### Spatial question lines
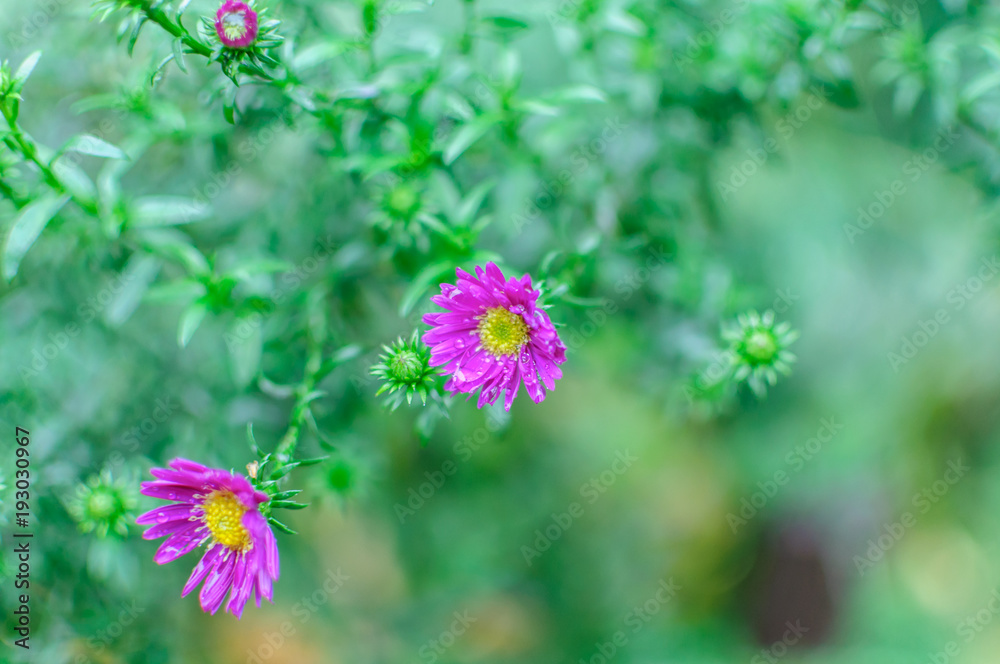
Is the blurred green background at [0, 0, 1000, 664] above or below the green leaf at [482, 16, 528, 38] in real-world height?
below

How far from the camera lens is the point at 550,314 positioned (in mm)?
1495

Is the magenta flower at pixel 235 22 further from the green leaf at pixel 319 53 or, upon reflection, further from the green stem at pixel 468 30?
the green stem at pixel 468 30

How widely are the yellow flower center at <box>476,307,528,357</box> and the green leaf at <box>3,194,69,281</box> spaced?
0.83 meters

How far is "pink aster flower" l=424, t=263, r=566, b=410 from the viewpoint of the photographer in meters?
1.23


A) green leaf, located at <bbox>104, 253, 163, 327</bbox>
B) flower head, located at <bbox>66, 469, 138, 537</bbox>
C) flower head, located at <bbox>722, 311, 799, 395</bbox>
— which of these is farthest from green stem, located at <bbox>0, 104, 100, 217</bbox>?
flower head, located at <bbox>722, 311, 799, 395</bbox>

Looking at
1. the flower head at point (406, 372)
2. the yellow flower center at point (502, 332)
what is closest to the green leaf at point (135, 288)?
the flower head at point (406, 372)

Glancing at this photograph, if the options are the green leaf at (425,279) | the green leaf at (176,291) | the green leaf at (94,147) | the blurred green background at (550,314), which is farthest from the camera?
the blurred green background at (550,314)

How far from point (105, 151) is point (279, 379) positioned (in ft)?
2.15

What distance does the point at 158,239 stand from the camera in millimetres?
1648

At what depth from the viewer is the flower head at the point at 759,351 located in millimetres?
1474

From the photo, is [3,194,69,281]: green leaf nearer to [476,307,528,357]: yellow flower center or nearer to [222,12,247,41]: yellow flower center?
[222,12,247,41]: yellow flower center

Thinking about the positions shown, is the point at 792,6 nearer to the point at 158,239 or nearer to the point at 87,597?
the point at 158,239

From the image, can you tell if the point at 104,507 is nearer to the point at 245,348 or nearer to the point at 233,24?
the point at 245,348

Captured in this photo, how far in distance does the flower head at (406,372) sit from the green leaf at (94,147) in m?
0.59
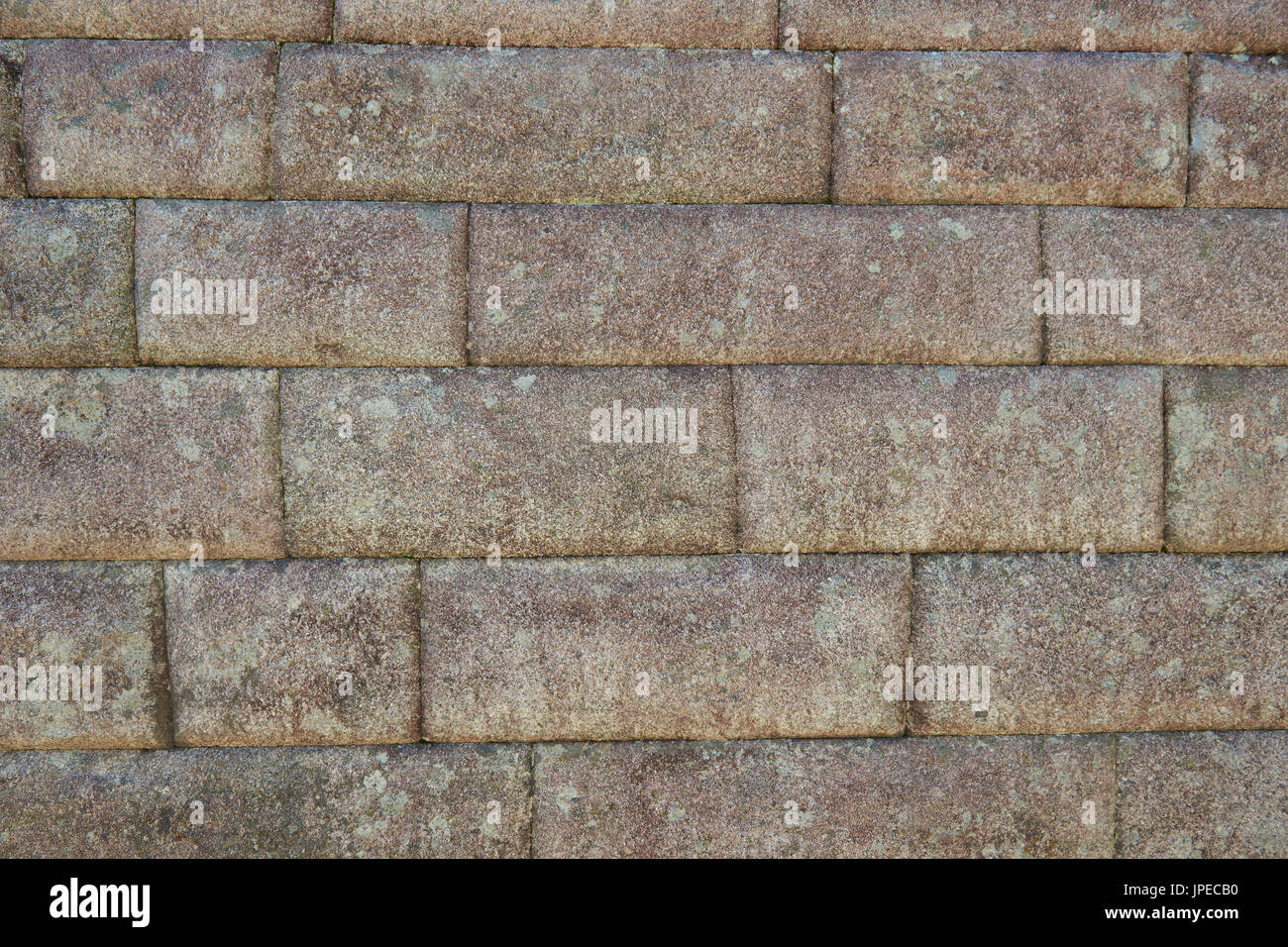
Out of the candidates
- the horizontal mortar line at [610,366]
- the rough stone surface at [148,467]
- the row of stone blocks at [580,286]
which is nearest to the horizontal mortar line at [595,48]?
the row of stone blocks at [580,286]

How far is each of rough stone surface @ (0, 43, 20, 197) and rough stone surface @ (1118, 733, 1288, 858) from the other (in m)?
5.12

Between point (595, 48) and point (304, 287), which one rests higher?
point (595, 48)

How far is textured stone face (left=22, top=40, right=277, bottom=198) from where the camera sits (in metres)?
3.36

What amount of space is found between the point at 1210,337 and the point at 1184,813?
1.97m

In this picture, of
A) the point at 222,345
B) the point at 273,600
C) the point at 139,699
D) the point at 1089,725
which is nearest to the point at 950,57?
the point at 1089,725

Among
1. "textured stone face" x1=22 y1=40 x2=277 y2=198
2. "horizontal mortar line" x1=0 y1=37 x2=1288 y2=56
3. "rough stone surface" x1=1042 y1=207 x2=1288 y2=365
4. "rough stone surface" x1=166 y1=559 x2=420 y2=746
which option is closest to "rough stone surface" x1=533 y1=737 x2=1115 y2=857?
"rough stone surface" x1=166 y1=559 x2=420 y2=746

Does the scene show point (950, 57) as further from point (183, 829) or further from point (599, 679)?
point (183, 829)

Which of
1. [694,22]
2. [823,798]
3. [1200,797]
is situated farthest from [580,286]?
[1200,797]

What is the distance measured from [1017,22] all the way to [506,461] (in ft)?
9.20

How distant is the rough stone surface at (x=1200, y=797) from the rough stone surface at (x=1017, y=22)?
115 inches

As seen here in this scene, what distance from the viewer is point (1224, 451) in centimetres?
340

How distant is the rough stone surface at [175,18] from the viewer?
3.40 metres

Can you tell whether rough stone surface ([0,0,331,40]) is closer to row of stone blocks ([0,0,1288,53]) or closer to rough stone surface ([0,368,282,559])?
row of stone blocks ([0,0,1288,53])

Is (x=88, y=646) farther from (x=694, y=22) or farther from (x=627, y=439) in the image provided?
(x=694, y=22)
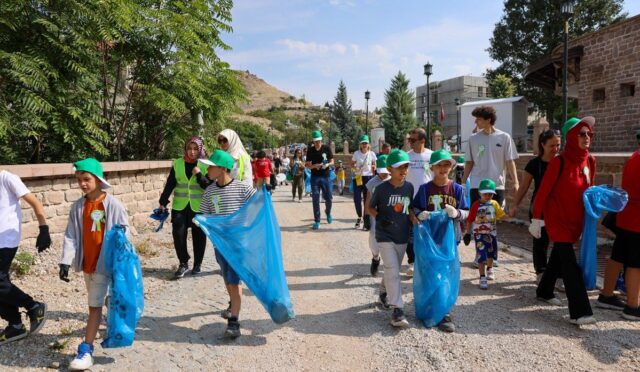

### Do this
Will you repeat the lines starting at the one that contains "As seen here" and ending at the last line, leaving out the pictures?

### Solution to this problem
As seen here in this scene, what distance from the viewer is point (1224, 451) in centimetres?
340

How distant is the rough stone surface at [175,18] from the viewer?
3.40 metres

Can you tell whether rough stone surface ([0,0,331,40]) is closer to row of stone blocks ([0,0,1288,53]) or closer to rough stone surface ([0,368,282,559])?
row of stone blocks ([0,0,1288,53])

Is (x=88, y=646) farther from (x=694, y=22) or farther from (x=627, y=439) in the image provided?
(x=694, y=22)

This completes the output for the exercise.